*Exercise description*: Among the records below, how many lines contain the word "site"? The answer is a single number.

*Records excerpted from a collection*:
----------

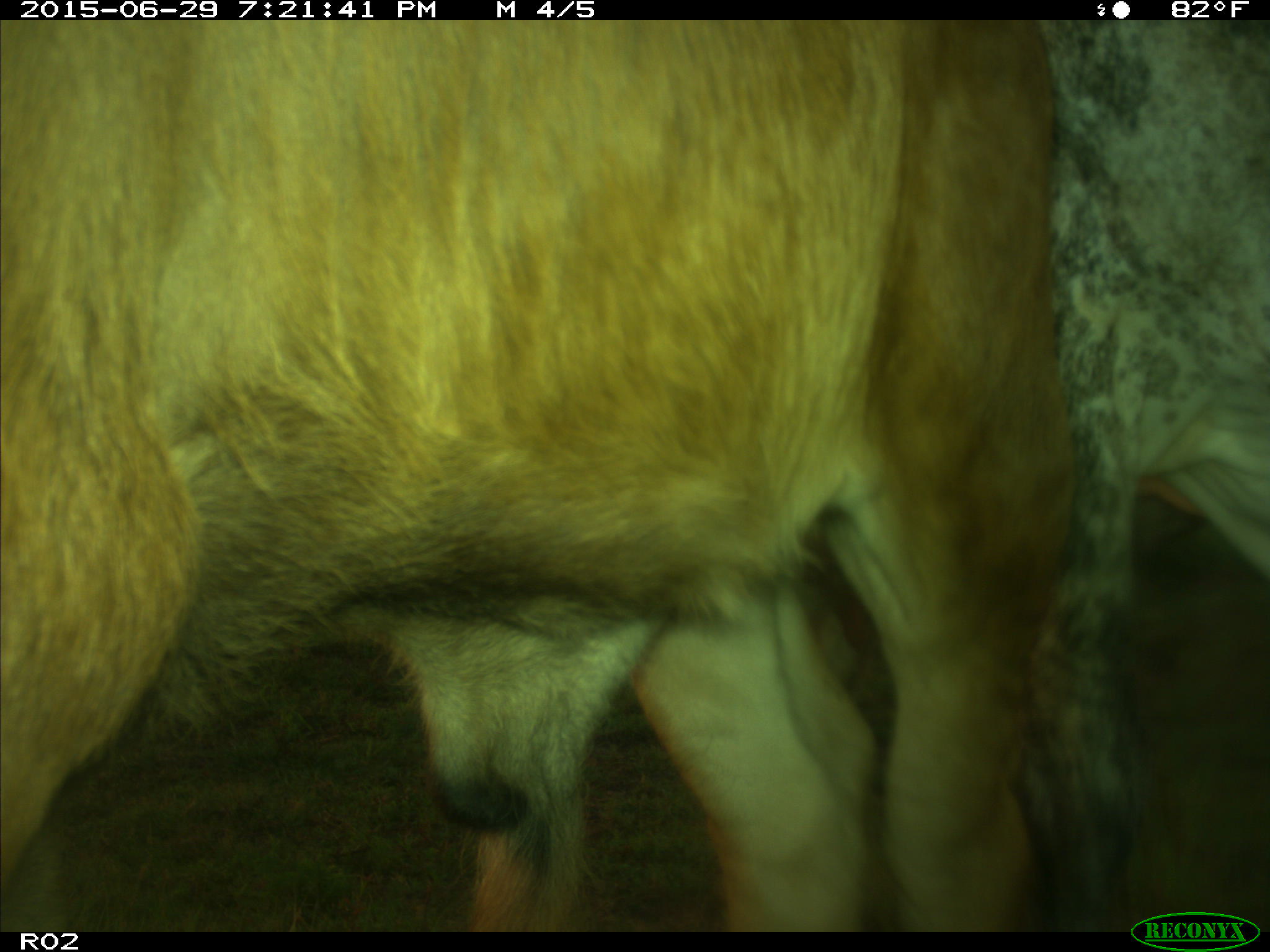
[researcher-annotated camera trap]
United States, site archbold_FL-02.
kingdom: Animalia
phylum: Chordata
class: Mammalia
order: Artiodactyla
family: Bovidae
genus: Bos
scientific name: Bos taurus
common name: domestic cow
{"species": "Bos taurus (domestic cow)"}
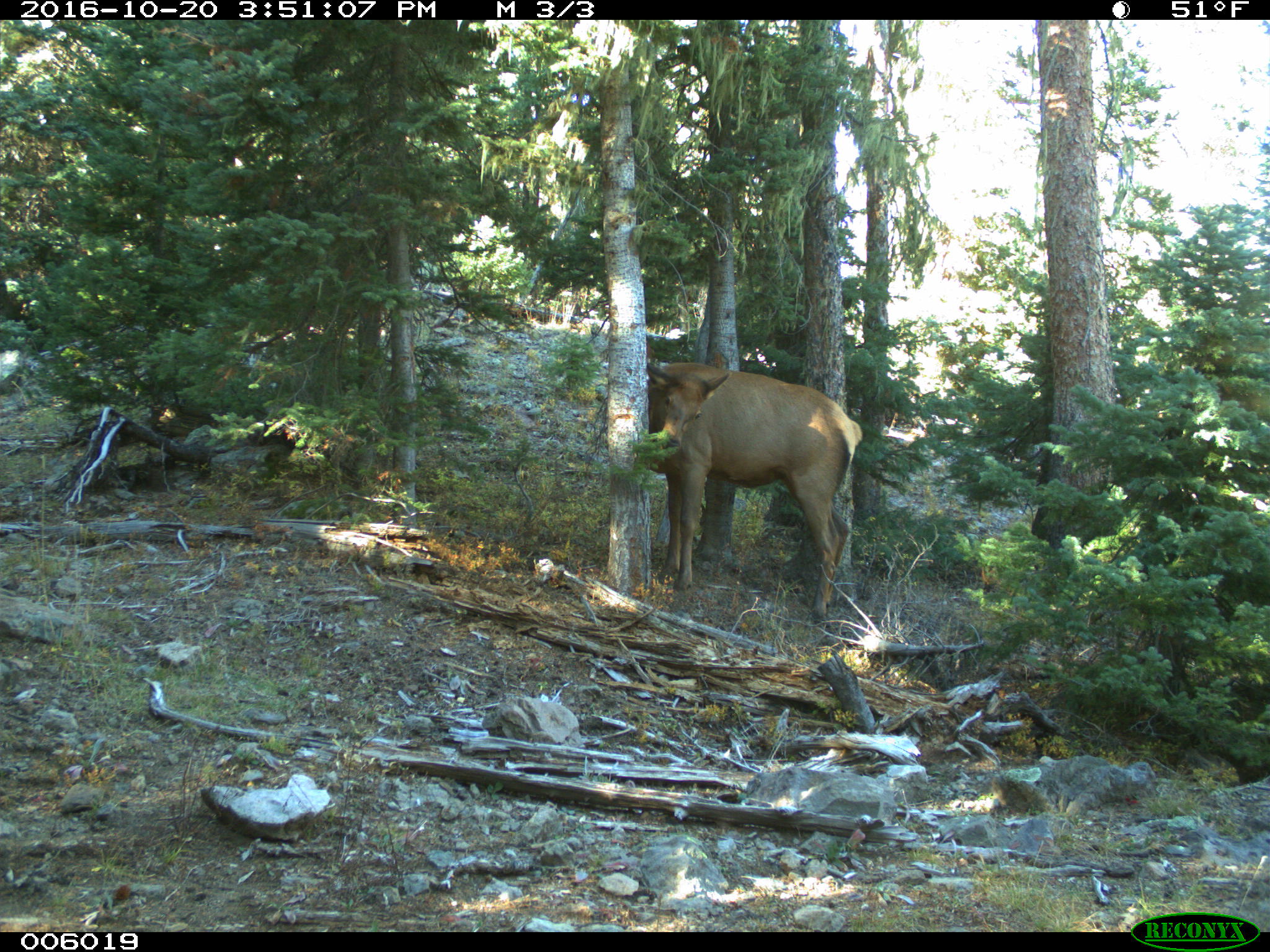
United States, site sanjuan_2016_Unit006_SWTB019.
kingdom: Animalia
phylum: Chordata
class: Mammalia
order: Artiodactyla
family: Cervidae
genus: Cervus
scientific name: Cervus elaphus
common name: red deer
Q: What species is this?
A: Cervus elaphus (red deer).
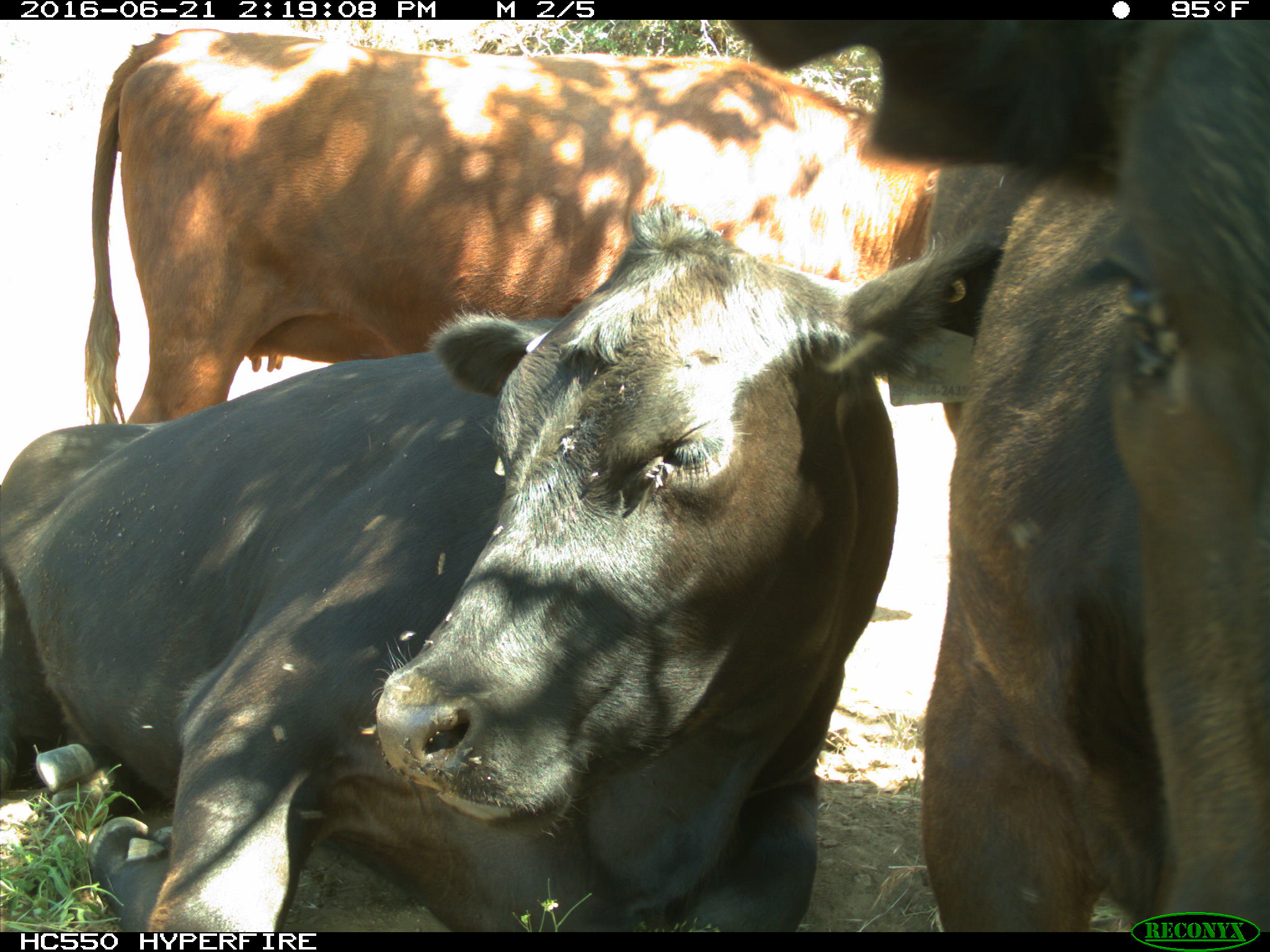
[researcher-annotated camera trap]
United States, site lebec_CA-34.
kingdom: Animalia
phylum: Chordata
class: Mammalia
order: Artiodactyla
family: Bovidae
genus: Bos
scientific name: Bos taurus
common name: domestic cow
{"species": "Bos taurus (domestic cow)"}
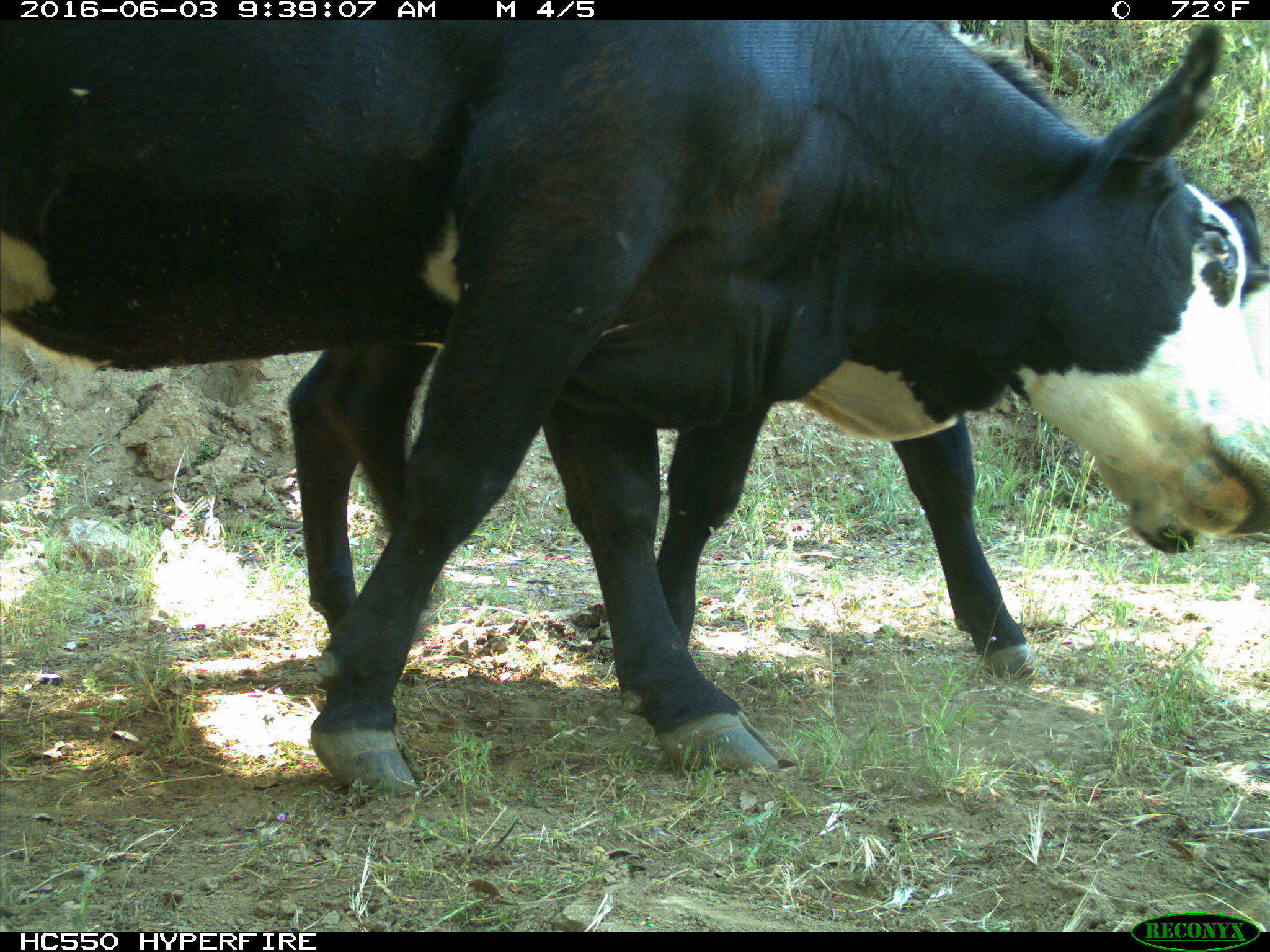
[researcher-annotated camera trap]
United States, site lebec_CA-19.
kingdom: Animalia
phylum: Chordata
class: Mammalia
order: Artiodactyla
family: Bovidae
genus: Bos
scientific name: Bos taurus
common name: domestic cow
Bos taurus (domestic cow).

----------

*Result of this task*: 4